Students at the Wintel machines, some with hands raised, others trying to read a manual. One student even pulling his hair. The teacher and an assistant hurriedly running from machine to machine. On the other side, students are shown on Macs surfing the Internet, printing reports, developing multimedia with animation, even writing the school newspaper. The camera then focuses on two boys who turn to look at the students on the Wintel machines. “Great idea Jake. From now on, no showers after gym so we can get a Macintosh”. “Yeah”.
The boys “high-five” as the camera pans to the right showing two cheerleaders, one holding her nose as the other bends forward crinkling her nose, both saying “Eeew”! Screen blackens, famous Apple ad voice speaks:
“At Apple, we understand that technology only educates children when it works”.

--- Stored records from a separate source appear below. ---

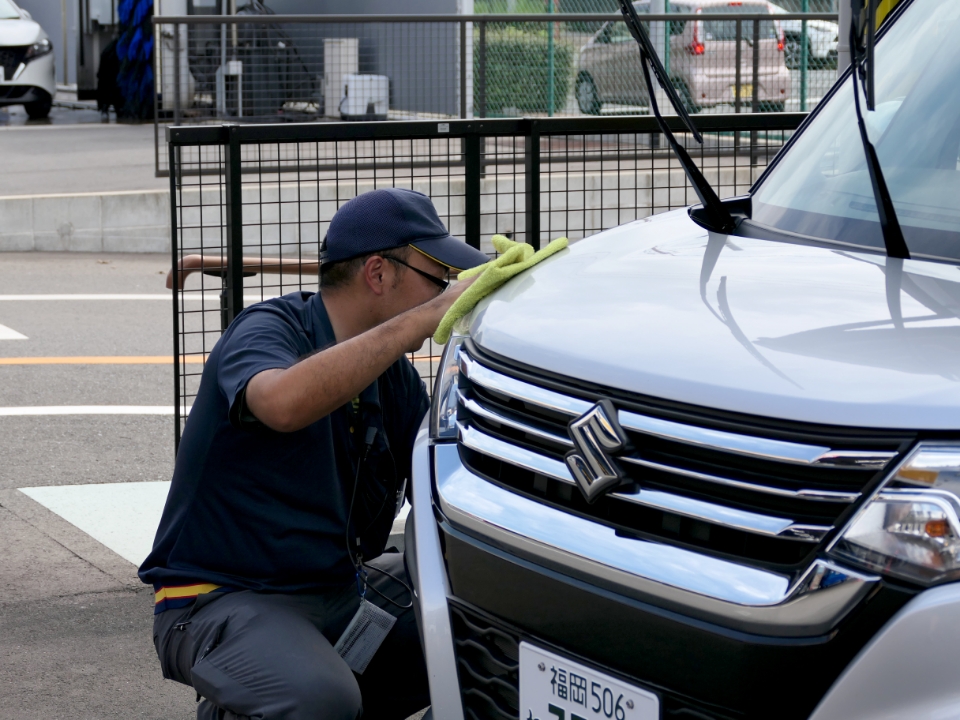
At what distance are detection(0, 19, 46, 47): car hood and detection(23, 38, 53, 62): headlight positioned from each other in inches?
4.2

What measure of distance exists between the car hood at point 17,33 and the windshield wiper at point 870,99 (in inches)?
759

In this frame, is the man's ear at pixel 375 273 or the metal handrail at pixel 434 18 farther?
the metal handrail at pixel 434 18

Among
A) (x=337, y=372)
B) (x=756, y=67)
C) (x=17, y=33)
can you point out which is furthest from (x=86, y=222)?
(x=337, y=372)

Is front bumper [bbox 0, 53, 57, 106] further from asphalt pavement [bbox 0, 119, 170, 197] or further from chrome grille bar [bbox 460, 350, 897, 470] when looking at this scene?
chrome grille bar [bbox 460, 350, 897, 470]

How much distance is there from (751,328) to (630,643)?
0.52 meters

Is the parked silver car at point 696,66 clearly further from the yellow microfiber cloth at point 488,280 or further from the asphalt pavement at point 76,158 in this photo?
the yellow microfiber cloth at point 488,280

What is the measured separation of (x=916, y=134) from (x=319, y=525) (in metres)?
1.61

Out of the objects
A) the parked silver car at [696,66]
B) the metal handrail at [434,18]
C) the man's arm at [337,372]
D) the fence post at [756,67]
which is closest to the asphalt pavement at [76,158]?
the metal handrail at [434,18]

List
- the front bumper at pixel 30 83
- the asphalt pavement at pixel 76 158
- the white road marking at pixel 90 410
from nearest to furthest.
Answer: the white road marking at pixel 90 410, the asphalt pavement at pixel 76 158, the front bumper at pixel 30 83

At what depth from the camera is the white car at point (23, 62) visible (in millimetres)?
19766

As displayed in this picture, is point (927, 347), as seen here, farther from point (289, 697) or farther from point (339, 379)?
point (289, 697)

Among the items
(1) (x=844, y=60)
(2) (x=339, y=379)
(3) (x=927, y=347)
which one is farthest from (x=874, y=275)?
(1) (x=844, y=60)

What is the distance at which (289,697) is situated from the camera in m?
2.71

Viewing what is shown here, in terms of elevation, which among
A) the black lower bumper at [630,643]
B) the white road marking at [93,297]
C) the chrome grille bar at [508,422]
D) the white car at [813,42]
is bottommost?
the white road marking at [93,297]
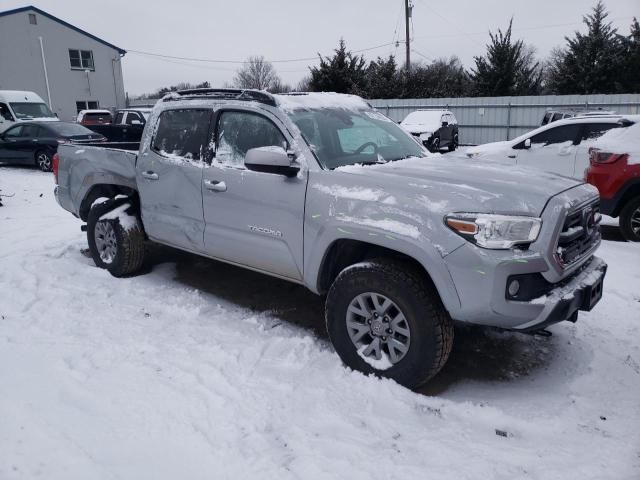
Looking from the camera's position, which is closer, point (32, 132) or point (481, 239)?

Apple and the Mac OS logos appear.
Scene: Extended family is scattered around a large great room; a few
watching football, grandmothers knitting, board game being played.
Five people are gathered around a Wintel notebook, the owner bragging about it until a conflict appears. Each person begins offering advice on how to solve the problem. The machine begins giving off sounds and new warnings. At the other end of the table sits a family member using a PowerBook 3400c, a brochure with the specifications visible. The owner is integrating a document with bar graphs, then pulling in a picture from the Internet. Two grandmothers look up at the two scenes. The camera with the grandmothers blurred in the foreground, first shows the Wintel group still giving advice, then pans over to the PowerBook owner finishing her/his work and going to play with an infant. The camera pulls back to just the two grandmothers. One says to the other while going back to her knitting, “Yours always was the smarter of the two”. The other replies, “Patience, sister dear, he’ll get it one of these days.”
Screen blackens, famous Apple ad voice speaks:
“Apple Computer has always understood that ease of use means productivity and more time for the finer things in life”.
Apple and Mac OS logo appear.
Where should Apple put these ads? Easy, during the season premieres of Seinfeld, Home Improvement, and Frasier. People will talk to each other about the really funny commercials they just saw. That should get the public to realize that Apple is far from dead.
I’ll continue to come up with commercials for the next issue, if Tim lets me. (I will! -Tim) In the meantime, let’s all try to come up with a “1984” level commercial for the Super Bowl.